The Wyoming County Commissioners Association has endorsed the amendment, but with the expectation that the Legislature will create rules requiring long-term investing by municipalities be done by professional portfolio managers instead of local officials.
The Wyoming County Treasurer’s Association, meanwhile, opposes the amendment.
“The volatility of the market means that losses are inevitable, and county treasurers believe any loss of the funds entrusted to us is unacceptable,” the association wrote in an open letter to the public.
While investing in equities would indeed provide higher yields, it would also come with unacceptable risk, according to the treasurers.
“The investment of public funds is rooted in a system of trust, and we are very aware of your expectations. To that end, the safety of your money should be the priority, over yield and other political considerations,” the letter stated.
The amendment mirrors one from 2016 that granted the state the ability to invest in equities.
The second amendment on the ballot faces no apparent, organized opposition.
If approved by voters, Amendment B would change the required retirement age for Wyoming Supreme Court justices and district court judges from 70 to 75.
“Mandatory judicial retirement at age 70 has resulted in the loss of many eminently qualified Justices and Judges in Wyoming,” according to a fact sheet from the Wyoming Judicial Branch. “If the mandatory retirement age were extended, not only could these members of the judiciary continue to meaningfully contribute to the law in Wyoming, longer service would also result in a net savings for the state.”
Wyoming is one of 17 states that has a mandatory judicial retirement age of 70, according to the fact sheet.

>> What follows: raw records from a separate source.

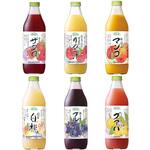 マルカイコーポレーション 順造選 フルーツジュース 1000mL バラエティセット 6種 マルカイコーポレーシヨン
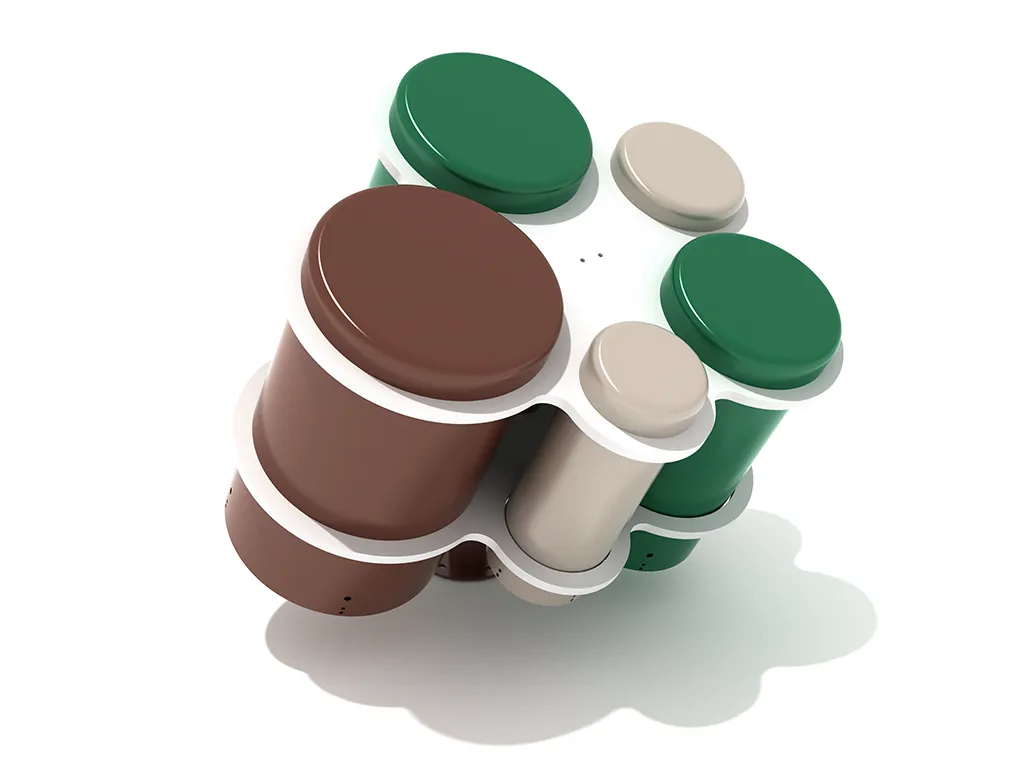 Honeycomb Hand Drums | Outdoor Musical Instruments - Image 2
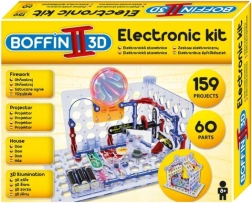 Boffin II 3D – kit électronique avec effets 3D et projecteur
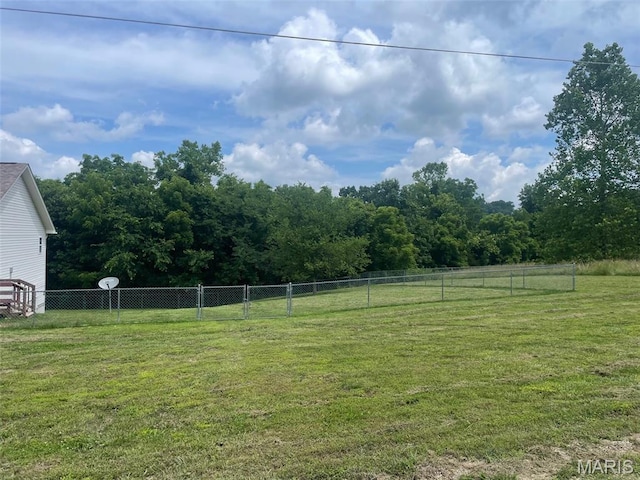 17035 Lanes End, Dixon, MO 65459 - view of yard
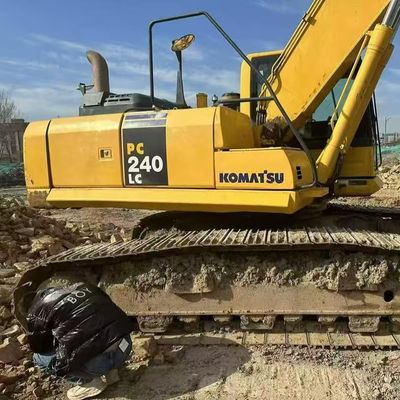 Máy đào hạng nặng Komatsu PC240 Máy đào tay thứ hai Máy đào tay thứ hai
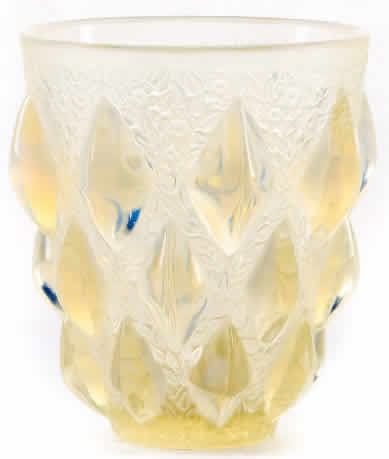 R. Lalique Rampillon Vase
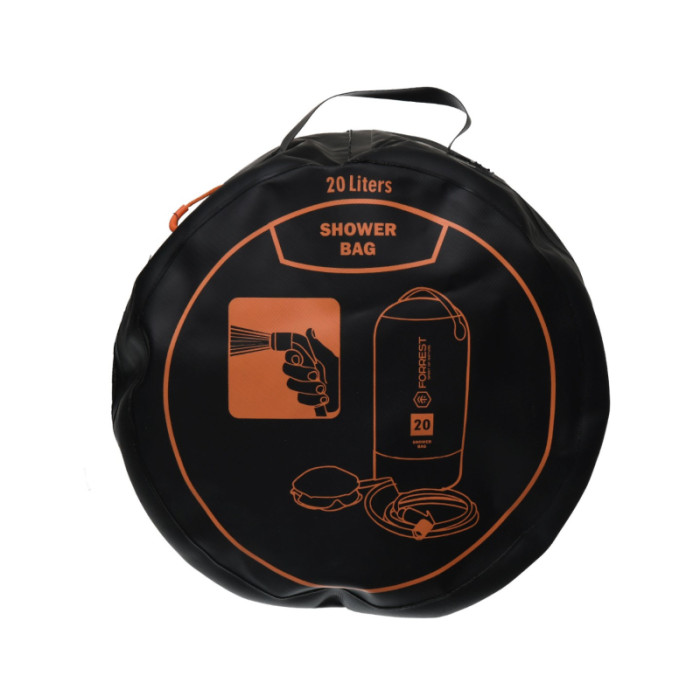 Сумка для душу Forrest Outdoor Shower Bag 20л Black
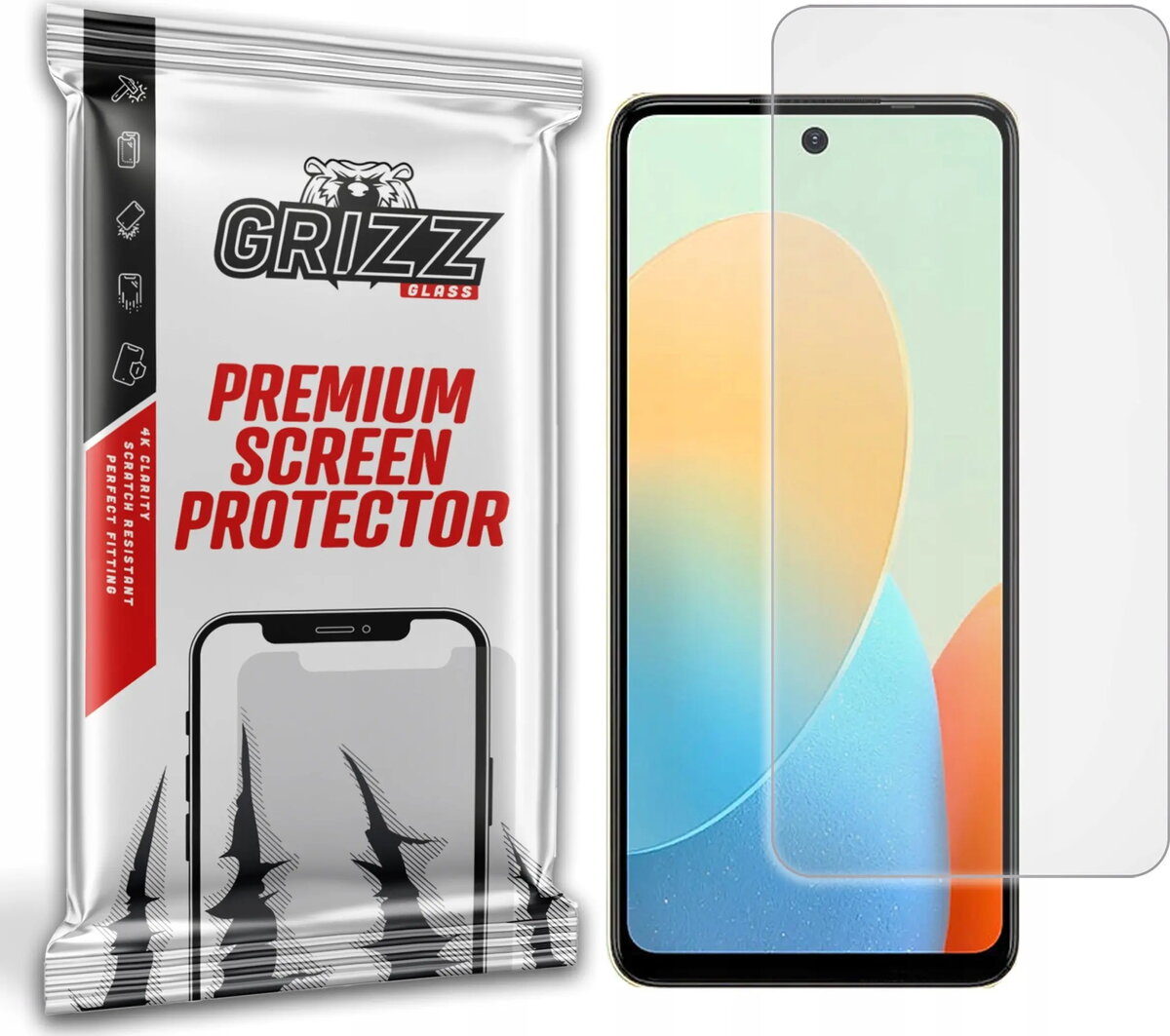 Aizsargplēve GrizzGlass PaperScreen matēta priekš Tecno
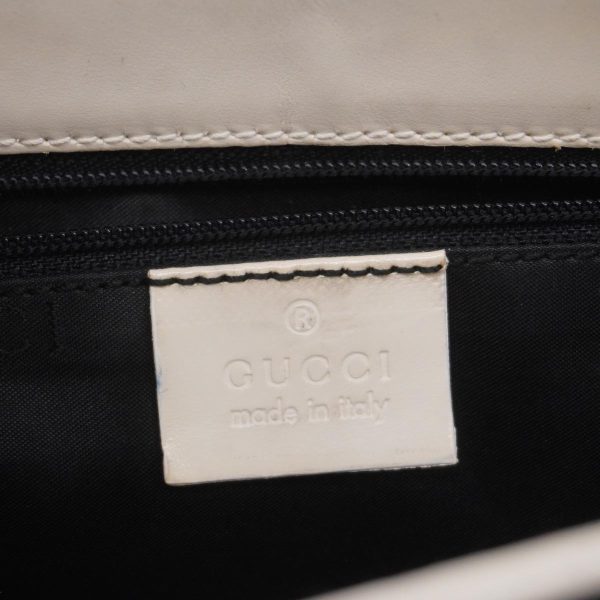 1240001051349 5 Gucci Jackie Shoulder Bag Black White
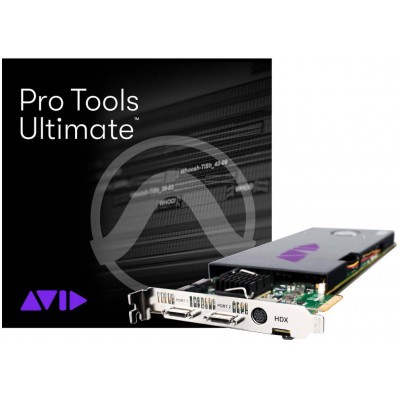 AVID Carte HDX Pro Tools Ultimate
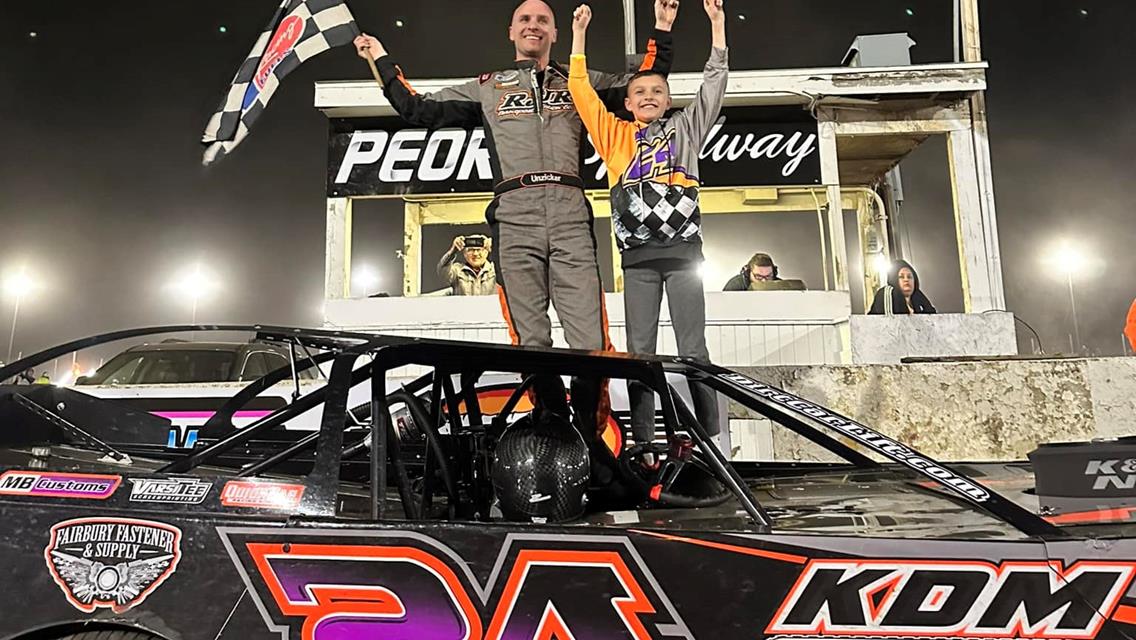 Peoria Speedway (Peoria, IL) – Garry Swibold Memorial – April 8th, 2023.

As a Judiciary Committee bill in the Legislature, the proposal faced little opposition. In the House, it passed third reading 54-5 with one excused. In the Senate, it passed 20-10.
Sen. Tom James (R-Green River) voted against the amendment because he opposes extending appointments for “any position which has decisions over the people’s Constitutional rights,” he wrote in an email to WyoFile. He added that he believes judges should be elected, not appointed.
Since 2000, some 20 constitutional amendments have appeared on the ballot in Wyoming, according to secretary of state records. Twelve of those were approved, including one in 2012 guaranteeing citizens the right to make their own healthcare decisions, which is now at the center of a lawsuit involving Wyoming’s abortion “trigger law.” The other eight amendments were defeated by voters. Early voting in Wyoming is currently underway. The general election is Nov. 8.